Saturday, August 11, 2007


Location:Vigeland Sculpture Park

Sunday night I arrive in Oslo, a flight to Torp, and a bus from Torp to Oslo which takes longer than the flight itself. And I get a text from Aisha, "its going to be sunny tomorrow, rain the rest of the week - suggest you go to Vigeland". I look at my freshly bought map, Vigeland is about 10 minutes from my hotel i guess. Sounds like a plan.

I wander round, looking forward to the Sculpture Park, ignorant of what Vigeland is - an area of Oslo? That would be me guess. Instead, Vigeland was a Norwegian artist - born April 11, 1869 – died March 12, 1943. Oslo is full of his work, as you explore the city, there is a good chance of stumbling upon one of his many pieces. But it is no surprise that the Sculpture Park and Vigeland Museum are Oslo's top tourist attraction.

The sprawling park is full of sun bathers, this Monday lunch time, people just taking it easy. As I work my way to the centre of the park, I start to get my first impression of just what I am getting into. Through the park there is a river, over the river is a bridge, every couple of feet along the structure of the bridge is a statue by Vigeland - mostly a naked figure or two, men and women, serious and gleeful, angry children, laughing adults. Across the bridge the park opens up, flower beds, leading to a large fountain. Four giants hold the fountain's bowl on their backs, water flowing across their naked bodies. Again every couple of feet round the edge of the fountain we have statues by Vigeland. This time each is a tree, with naked figure amongst the branches, lovers, the dying, children playing.

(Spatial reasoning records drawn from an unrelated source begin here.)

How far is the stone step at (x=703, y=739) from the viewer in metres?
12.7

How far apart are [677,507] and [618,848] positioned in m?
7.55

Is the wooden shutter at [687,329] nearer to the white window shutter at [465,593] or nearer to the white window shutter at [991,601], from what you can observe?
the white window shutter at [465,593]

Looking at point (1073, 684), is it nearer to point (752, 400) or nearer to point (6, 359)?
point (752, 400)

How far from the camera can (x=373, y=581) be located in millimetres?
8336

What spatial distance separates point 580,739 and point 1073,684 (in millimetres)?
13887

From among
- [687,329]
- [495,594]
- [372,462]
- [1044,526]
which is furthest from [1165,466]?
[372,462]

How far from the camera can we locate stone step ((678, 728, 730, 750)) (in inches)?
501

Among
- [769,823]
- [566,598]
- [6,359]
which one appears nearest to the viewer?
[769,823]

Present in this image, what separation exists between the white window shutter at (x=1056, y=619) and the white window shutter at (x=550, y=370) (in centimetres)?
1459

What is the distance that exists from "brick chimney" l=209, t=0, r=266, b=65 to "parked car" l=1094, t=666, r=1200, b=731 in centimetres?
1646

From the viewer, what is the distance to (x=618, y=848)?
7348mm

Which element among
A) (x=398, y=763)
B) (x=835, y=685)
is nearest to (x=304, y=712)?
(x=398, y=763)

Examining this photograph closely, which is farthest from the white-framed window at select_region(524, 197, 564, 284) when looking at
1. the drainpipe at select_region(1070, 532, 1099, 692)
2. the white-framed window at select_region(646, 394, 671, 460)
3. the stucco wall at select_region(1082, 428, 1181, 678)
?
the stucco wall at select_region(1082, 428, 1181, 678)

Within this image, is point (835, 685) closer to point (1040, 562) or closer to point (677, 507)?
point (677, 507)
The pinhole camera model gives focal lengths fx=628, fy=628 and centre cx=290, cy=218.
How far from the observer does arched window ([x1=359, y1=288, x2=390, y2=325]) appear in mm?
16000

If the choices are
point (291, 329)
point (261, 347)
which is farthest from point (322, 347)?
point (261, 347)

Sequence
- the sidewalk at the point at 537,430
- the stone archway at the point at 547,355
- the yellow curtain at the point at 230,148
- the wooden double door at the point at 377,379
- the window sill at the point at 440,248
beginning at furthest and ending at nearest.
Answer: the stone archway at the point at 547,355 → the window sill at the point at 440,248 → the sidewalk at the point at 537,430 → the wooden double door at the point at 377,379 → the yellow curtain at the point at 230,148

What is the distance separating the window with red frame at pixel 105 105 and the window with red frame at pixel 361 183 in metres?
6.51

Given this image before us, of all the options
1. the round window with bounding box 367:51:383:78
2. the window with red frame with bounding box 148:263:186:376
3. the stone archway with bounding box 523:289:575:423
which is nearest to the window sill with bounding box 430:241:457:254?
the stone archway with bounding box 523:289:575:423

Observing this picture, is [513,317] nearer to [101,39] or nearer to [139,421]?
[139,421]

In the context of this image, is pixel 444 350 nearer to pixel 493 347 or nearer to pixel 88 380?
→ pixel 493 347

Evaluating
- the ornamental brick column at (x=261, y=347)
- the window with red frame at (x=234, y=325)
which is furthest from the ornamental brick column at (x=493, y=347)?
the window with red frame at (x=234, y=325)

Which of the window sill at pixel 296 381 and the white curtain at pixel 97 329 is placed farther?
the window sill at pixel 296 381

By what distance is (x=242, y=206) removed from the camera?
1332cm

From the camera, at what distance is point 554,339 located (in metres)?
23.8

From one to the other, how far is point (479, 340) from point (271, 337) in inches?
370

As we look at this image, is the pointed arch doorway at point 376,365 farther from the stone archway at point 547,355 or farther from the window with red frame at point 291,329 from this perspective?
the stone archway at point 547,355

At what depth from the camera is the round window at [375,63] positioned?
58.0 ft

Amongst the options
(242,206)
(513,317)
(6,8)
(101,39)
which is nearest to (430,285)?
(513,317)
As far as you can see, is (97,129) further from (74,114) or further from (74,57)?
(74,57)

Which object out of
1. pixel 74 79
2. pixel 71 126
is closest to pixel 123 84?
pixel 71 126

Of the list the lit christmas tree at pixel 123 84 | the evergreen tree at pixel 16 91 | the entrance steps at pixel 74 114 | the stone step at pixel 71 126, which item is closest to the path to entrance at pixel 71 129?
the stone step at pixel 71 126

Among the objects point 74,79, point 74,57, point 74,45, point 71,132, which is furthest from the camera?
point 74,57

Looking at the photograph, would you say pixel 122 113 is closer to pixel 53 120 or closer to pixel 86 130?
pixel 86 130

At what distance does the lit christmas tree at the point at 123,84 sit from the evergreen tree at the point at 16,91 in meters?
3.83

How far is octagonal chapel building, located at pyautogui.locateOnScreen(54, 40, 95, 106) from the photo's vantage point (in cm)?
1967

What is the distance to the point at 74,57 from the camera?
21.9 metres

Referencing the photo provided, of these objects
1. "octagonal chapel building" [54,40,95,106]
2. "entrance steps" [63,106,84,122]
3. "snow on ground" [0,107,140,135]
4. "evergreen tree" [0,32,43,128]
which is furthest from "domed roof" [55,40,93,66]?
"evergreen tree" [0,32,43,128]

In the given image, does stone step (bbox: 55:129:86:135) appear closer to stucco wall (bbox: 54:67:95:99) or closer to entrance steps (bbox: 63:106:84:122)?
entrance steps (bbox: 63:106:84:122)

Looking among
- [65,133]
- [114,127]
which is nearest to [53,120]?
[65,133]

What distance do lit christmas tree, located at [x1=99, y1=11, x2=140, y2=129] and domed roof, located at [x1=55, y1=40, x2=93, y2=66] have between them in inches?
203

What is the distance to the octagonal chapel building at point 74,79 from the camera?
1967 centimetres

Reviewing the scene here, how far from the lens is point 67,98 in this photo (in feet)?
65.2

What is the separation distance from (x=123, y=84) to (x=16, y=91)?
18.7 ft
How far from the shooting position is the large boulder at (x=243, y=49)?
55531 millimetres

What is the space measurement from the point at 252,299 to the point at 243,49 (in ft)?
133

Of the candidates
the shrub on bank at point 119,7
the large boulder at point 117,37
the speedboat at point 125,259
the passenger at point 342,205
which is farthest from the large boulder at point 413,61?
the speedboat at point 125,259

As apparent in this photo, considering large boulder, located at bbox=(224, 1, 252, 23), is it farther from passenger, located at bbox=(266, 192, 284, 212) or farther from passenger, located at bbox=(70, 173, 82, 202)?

Stairs lead upwards. Squares of grass, lined with benches, some more subtle fountains, and wrought iron gates depicting men and women. Once you get to the top, you come to the master piece. The colossal monolith. A finger that reaches for the sky, dozens of bodies, layered together, crawling, climbing, men, women, young and old. A strange and impressive piece, surrounded by circles of stairs, and in sets equidistant round the centre piece more of his statues, groups interacting. From the metal of the bridge statues to the stone of the monolith, we have the sum of Vigeland's work, the emotion and strength of his figures.

I loved it. I spend a good number of hours in the park. Taking pictures. Studying the sculptures. At times just sitting on a bench, reading, enjoying the sunshine, and the constant bustle of people. Before having a particularly late lunch in one of the handful of cafes within the park.